Si le gisement allemand de Solnhofen est unanimement considéré par la communauté scientifique comme l'un des plus exceptionnels gisements ayant livré des restes de ptérosaures en Europe, la France n'a cependant pas à rougir. En effet, l'hexagone compte aujourd'hui plusieurs gisements qui ont eux aussi livré des restes et/ou traces plus ou moins complets de ces reptiles volants. On pourrait bien sûr citer le gisement de Crayssac (dans le Lot) où l'on a découvert des pistes d'empreintes laissées sur une plage par ces animaux ailés et qui on permis d'élucider la question du déplacement au sol de ces curieux reptiles ! Mais plus proches et plus local sont les restes de ptérosaures découverts au début des années 2000 sur différents gisements charentais!
Alors bien sûr il s'agit là de restes très fragmentaires puisque seuls des dents et des fragments d'os ont pu être découverts sur ces gisements locaux. Mais ceux-ci n'en restent pas moins très importants puisqu'ils permettent d'attester la présence de ce type d'animaux dans le centre-ouest de la France depuis le Kimméridgien inférieur (Jurassique supérieur) jusqu'au Cénomanien (Crétacé).

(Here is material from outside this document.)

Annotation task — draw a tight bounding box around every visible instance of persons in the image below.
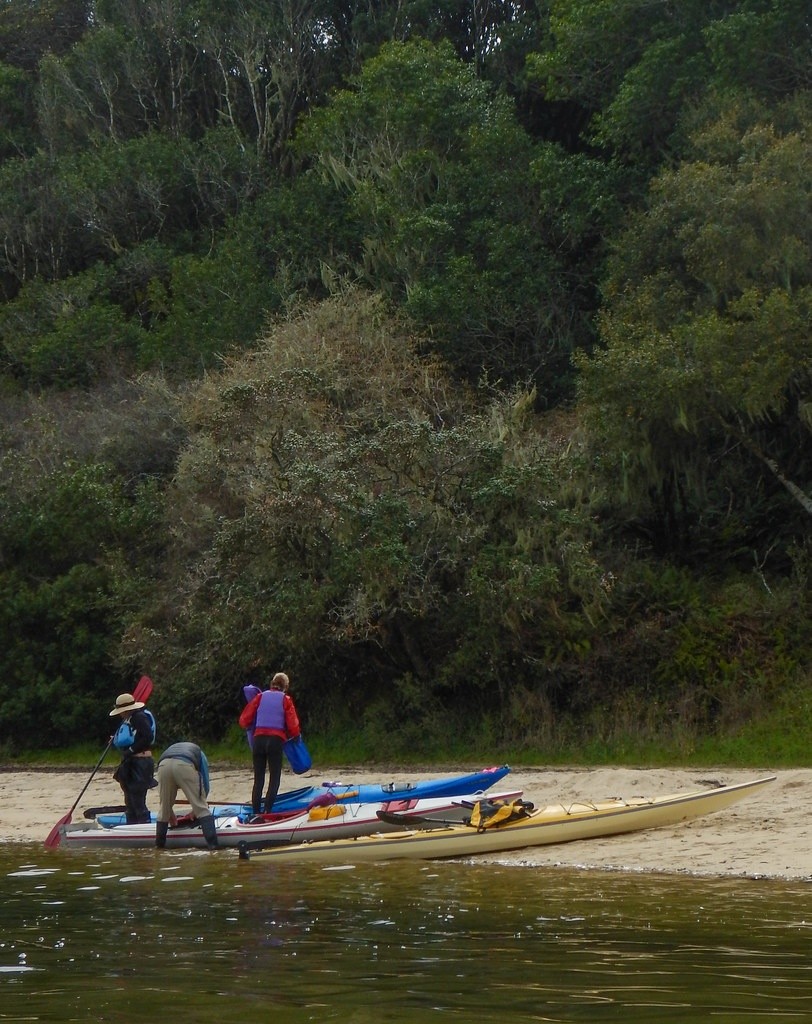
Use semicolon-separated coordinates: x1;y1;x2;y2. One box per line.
154;740;227;851
108;693;159;825
238;672;301;817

Inventaire du matériel découvert.
Légendes : K1 et K2, dents de ptérosaures du Kimméridgien inférieur de Charente-Maritime : K1 = spécimen provenant de la Pointe du Chay (Angoulins) ; K2 = spécimen provenant de Chatelaillon-plage. T1, T2, T3, T4 = os et dents de ptérosaure du Tithonien de Chassiron, île d'Oléron. C1, C2, C3, C4, C5, C6 = dent et os de ptérosaure du Berriasien de Cherves de Cognac.

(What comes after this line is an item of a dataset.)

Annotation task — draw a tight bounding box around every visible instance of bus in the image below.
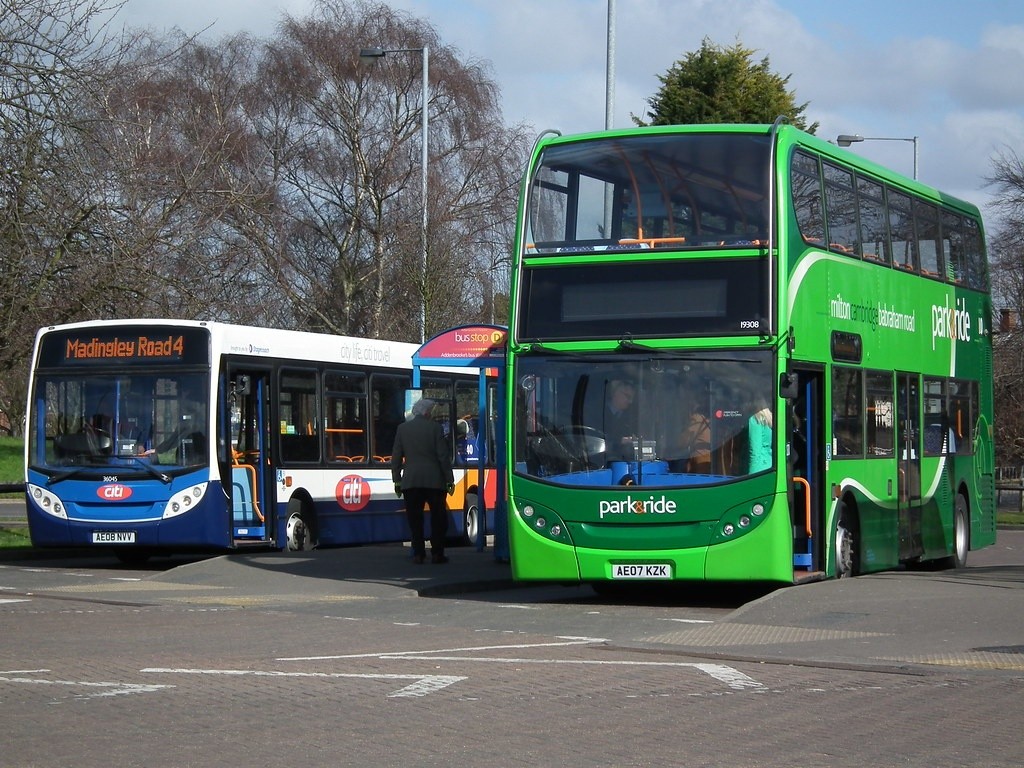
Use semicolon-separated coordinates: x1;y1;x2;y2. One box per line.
23;317;504;563
501;115;998;590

Les restes de ptérosaures découverts en Charentes sont issus de plusieurs gisements d'âges très différents. Les restes les plus anciens proviennent de gisements kimméridgiens situés sur la côte aunisienne.

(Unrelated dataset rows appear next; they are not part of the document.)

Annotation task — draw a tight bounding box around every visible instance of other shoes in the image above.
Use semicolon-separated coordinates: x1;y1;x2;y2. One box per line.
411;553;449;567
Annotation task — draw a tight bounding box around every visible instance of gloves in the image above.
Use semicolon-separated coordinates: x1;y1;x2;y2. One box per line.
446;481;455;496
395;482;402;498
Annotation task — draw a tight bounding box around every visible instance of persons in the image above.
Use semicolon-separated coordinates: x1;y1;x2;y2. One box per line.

Il s’agit plus précisément de deux dents à La morphologie relativement similaire : dents effilées, comprimées et profilées, recourbées vers l’arrière avec arrête tranchante sur l’intérieur. Leur morphologie particulière permet donc de les classer dans le groupe des reptiles volants. Mieux, si l’on en croit R.Vullo, ces dents appartenaient vraisemblablement à deux individus de la même espèce.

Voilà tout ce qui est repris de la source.